Clement VIII had bought the holy relic from a merchant in the Levant. Fra Ignacio and his group had been dispatched from Rome to fetch it since the Holy Father trusted no one other than his beloved Jesuits to ensure that this Veronica, as it was sometimes called, was the genuine article as, over the years, any number of fakes had been foisted upon the Vatican.

He made contact with the merchant and the judicious biblical scholar, who had authenticated the Veronica for Clement VIII. He never saw the veil itself, for it was already housed in a quiverlike cylinder made of zinc, clad in three layers of copper, with a watertight seal at one end. Twelve days after arriving in the Levant, they made their way back to the ship Clement VIII had provided for them.

But luck was not with them.

Before they could board their ship with the treasure, they were ambushed and attacked by a band of thieves who had stolen the veil and boarded a waiting pirate ship. Fra Ignacio's ship had pursued the pirate vessel across the full length of the Mediterranean, out into the Atlantic through the Straits of Gibraltar, and all the way to the pirates' base in Honduras where his crew had retrieved the veil in a daring nighttime raid. With the veil in hand and their ship resupplied they had set off for home, only to be blown off course by a hurricane and left shipwrecked off the coast of Texas.

Stranded off the coast of the vast New World, he took the veil along with the few surviving members of his crew and headed north through the Rio Grande Valley. Turned away by the priests at the mission in Albuquerque but now reprovisioned and with horses and pack mules, they turned westward toward California.

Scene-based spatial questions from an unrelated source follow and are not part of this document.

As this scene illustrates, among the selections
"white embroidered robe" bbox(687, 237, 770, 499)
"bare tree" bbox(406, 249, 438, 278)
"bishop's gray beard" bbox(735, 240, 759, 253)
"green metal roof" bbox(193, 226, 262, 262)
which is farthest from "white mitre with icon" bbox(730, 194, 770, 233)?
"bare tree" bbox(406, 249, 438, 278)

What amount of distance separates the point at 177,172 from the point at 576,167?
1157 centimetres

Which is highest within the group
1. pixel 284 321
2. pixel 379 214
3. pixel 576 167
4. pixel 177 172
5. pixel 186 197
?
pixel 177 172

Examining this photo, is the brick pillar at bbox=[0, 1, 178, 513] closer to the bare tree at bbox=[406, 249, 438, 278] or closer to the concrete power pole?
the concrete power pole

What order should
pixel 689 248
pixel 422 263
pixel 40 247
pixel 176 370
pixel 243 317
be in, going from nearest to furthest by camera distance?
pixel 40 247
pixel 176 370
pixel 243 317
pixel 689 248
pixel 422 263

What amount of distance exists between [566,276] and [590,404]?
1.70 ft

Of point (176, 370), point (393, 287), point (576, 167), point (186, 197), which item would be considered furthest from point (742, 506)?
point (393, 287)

Days later, after crossing through a red-rock-lined valley and in the face of an early winter storm, they had holed up for several days in a limestone cavern under a thick canopy of ponderosa pines. Late in the day, they said their prayers, then ate a meager dinner. Afterward, Fra Ignacio left the others, moving deeper into the cavern where he had buried the Veronica case upon arriving. It took all his strength to move aside the protective boulder he had used to conceal the treasure. Then, as he did every evening at this time, he placed his trembling hands around the cool copper protecting the relic.

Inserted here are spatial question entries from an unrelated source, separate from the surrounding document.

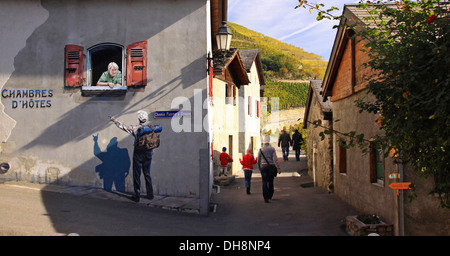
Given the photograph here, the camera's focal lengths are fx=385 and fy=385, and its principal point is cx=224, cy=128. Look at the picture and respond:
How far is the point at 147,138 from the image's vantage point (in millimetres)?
9773

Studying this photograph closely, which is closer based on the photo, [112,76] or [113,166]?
[113,166]

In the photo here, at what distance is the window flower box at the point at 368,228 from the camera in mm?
7176

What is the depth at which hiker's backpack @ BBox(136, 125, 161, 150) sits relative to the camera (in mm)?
9750

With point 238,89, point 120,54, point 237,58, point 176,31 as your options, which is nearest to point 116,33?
point 120,54

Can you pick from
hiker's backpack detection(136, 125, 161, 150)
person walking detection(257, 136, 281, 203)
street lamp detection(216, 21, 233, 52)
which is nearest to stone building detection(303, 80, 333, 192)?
person walking detection(257, 136, 281, 203)

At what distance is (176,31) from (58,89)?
3.43 metres

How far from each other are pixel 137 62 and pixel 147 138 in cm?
198

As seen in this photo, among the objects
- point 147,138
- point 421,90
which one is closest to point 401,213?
point 421,90

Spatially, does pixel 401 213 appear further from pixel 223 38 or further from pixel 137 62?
pixel 137 62

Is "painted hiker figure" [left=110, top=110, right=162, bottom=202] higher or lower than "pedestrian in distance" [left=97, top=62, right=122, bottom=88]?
lower

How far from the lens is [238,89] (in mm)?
20922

It was at that precise moment he heard screams and pleas for mercy coming from the men he had left behind near the cavern's mouth. He heard the soft whir of shot arrows, the clink of obsidian against rock, and knew a band of marauding Apaches had found them.

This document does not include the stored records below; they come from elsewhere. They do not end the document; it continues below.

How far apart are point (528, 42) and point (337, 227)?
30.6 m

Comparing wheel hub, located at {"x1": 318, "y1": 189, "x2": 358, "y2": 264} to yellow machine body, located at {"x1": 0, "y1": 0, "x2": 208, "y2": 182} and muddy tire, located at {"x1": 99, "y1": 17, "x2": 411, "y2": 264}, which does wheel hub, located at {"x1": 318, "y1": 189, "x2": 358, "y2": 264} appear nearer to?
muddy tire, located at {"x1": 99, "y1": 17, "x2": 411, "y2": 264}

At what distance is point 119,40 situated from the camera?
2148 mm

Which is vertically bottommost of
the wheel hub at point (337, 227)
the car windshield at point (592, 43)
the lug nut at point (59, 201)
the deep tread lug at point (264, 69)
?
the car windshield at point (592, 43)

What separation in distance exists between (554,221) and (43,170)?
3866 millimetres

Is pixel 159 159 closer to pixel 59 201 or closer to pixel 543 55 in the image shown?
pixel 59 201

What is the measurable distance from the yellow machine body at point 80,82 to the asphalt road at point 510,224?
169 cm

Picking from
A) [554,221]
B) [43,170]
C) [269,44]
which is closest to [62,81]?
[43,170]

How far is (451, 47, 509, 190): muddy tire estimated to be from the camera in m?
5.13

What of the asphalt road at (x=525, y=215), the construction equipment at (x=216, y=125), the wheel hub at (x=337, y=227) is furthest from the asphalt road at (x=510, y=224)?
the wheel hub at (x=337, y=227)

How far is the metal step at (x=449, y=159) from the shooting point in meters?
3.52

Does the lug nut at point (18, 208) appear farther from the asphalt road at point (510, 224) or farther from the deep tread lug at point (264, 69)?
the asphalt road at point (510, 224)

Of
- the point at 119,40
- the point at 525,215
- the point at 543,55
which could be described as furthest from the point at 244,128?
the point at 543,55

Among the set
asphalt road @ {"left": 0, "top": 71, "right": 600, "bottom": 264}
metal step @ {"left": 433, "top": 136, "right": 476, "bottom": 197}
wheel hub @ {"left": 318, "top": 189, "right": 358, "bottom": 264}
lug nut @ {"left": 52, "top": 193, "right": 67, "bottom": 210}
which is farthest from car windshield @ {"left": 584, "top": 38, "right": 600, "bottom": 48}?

Returning the veil to its hiding place and rolling the boulder back into position, he kissed the rock before retreating deeper into the cavern. His torch guttered, and the way grew dim. Eventually utter blackness engulfed him. He slowed his pace and paused, waiting for his eyes to adjust.

Suddenly, without warning, he was grabbed from behind.

His throat was slit with the blade of a hunting knife.

BLACK HILLS, ARIZONA
PRESENT DAY

MARTIN PRICE LOVED AMERICAN INDIAN ARROWHEADS. OVER THE years he'd amassed an impressive collection. One were more beautiful than the Apache obsidian arrowheads, masterfully chipped and honed to razor sharpness. So it was no surprise when he saw the glint of chipped obsidian on the floor of the limestone cavern adjacent to an abandoned glory hole. The hopeful miners from years past who'd dug the test hole must have left the place empty-handed and disappointed.

Not Martin.

Seeing the almost perfect arrowhead and slipping it into his pants pocket lifted his spirits. They needed lifting because he and his two fellow Gnostic Observatines had been up here in the wilds of the Black Hills, high above Sedona and Jerome, for over a week now without finding what had purportedly been hidden here since the beginning of the seventeenth century.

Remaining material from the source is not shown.